Hi @martinmodrak, thanks for that!
I don’t think that solves the issue however, because wouldn’t that just include the mean of the dependent variable? The “latent mean” that should be modeled in a within-between model is the mean of one or more predictor variables.
So, for instance, something like
y ~ (x-mean(x)) + mean(x) + (1 | cluster), where mean(x) is the within-cluster mean of X, for one or more X’s. The “latent mean” here is a recommendation that refers to the SEM framework, where instead of using the calculated sample mean (which is a point estimate), we can model the mean as a latent variable (which incorporates uncertainty).
Oh, I see. Then maybe using the non-linear model syntax (https://cran.r-project.org/web/packages/brms/vignettes/brms_nonlinear.html) should let you have something like (not tested):
y ~ 1 + b1 * (x - mean_x) + b2 * mean_x + (1 | cluster),
mean_x ~ cluster,
b1 + b2 ~ 1,
nl = TRUE
(note that the model coefficients become explicit in non-linear syntax)

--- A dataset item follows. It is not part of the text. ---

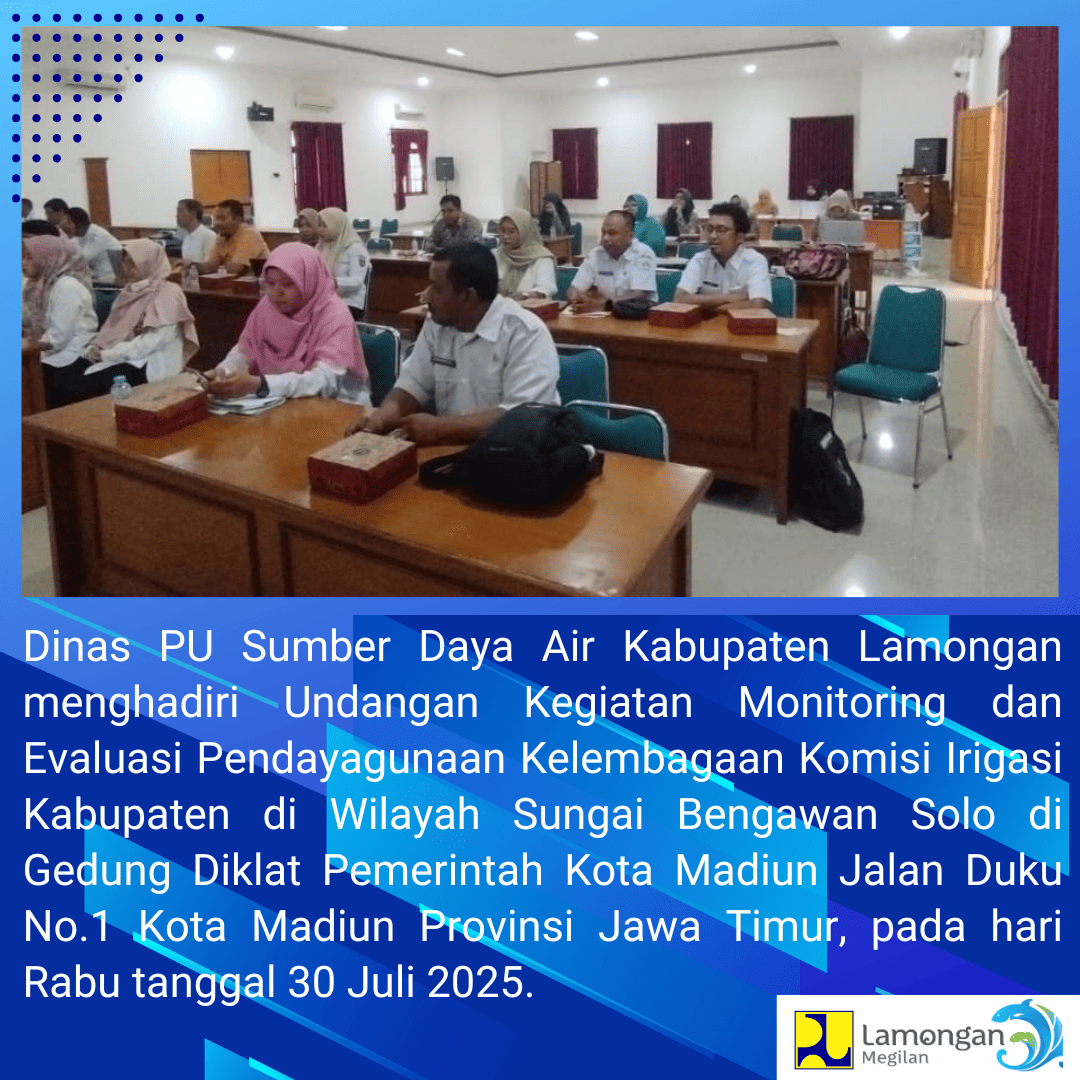 Dinas PU Sumber Daya Air Kabupaten Lamongan menghadiri Undangan Kegiatan Monitoring dan Evaluasi Pendayagunaan Kelembagaan Komisi Irigasi Kabupaten di Wilayah Sungai Bengawan Solo di Gedung Diklat Pemerintah Kota Madiun Jalan Duku No.1 Kota Madiun Provinsi Jawa Timur, pada hari Rabu tanggal 30 Juli 2025.

Lamongan
Megilan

I am short on time, so I hope I didn’t mess up, but I think it should work (please consult the linked vignette to make sure you follow this and can double check that I am correct - I do make quite a lot of mistakes.
Best of luck!
EDIT: The above does not tie
mean_x to actual
x in any way, so you might want to add a line like
x ~ mean_x
Thanks @martinmodrak! I will try this out.